Comics review – Joe Sacco, Journalism

- by Shawn Conner

Learning about current affairs from comics might seem a little like trying to glean insight about national security from Homeland.* But Joe Sacco’s Journalism (Metropolitan Books, hardcover, $33.50 Canada, 192 pps), a collection of pieces from hither and yon, shows what comics journalism can—and can’t—do when it comes to global politics.

At first glance, Sacco’s methodology is a perversely labour-intensive one. Going into war-ravaged areas, interviewing and photographing civilians and soldiers, politicians and NGO workers, and then later alchemizing all that material into word balloons and panels—the latter sometimes in painstaking detail—doesn’t make for timely, Johnny-on-the-spot reportage.

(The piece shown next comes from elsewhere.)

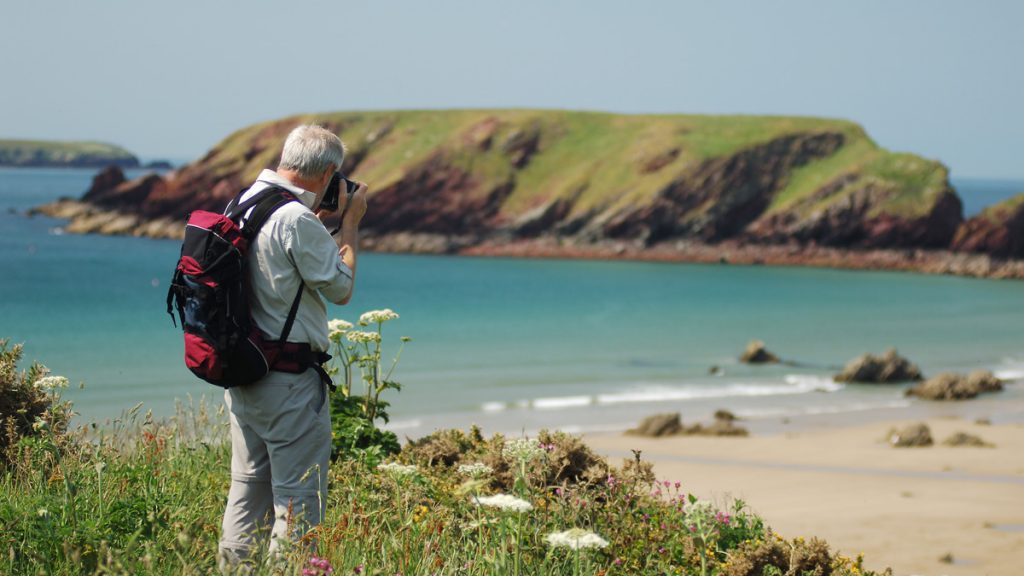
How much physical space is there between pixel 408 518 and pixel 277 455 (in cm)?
61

Joe Sacco Journalism book cover

Instead, many of the pieces in Journalism–which collects over a decade’s worth of stories of varied length from sources such as Details, the New York Times Magazine and Harper’s Magazine—are most notable not from any kind of torn-from-the-headlines sensationalism but for the empathy the author brings to his subjects. It’s hard not to be moved by first-person accounts such as those of the Chechen women refugees in “Chechen War, Chechen Women”, for instance. Forced to live in refugee camps, often cut off from family members and refusing to go back to their homeland for fear of reprisals, they share living quarters with livestock and barely have enough food to survive.

Joe Sacco author photo

Sacco has a feel for displaced persons in general. One of the most effective stories is “The Unwanted” (2009), about Somalian refugees who, trying to escape war in their homeland, become stranded in Malta. Sacco is of Maltese descent, which helps make this piece one of the strongest in the book, and helps him get the opinions of the Maltese-on-the-street. He’s not always able to maintain objectivity; in “Kushnigar”, Sacco finds himself on the side of the Dalits, the lowest of the low in India’s caste system. Investigating political graft, the author is unable to disguise his contempt for the corrupt politicians he meets.

Some of the subject matter and even the art might feel a little familiar to readers of Sacco’s previous works, like Palestine, Safe Area Gorazde and Footnotes in Gaza. Journalism is also uneven, as Sacco would be the first to admit—in endnotes, he explains what went into doing the stories as well as his dissatisfaction with some of them. However Journalism is also full of voices and stories that otherwise would not, and should be, heard.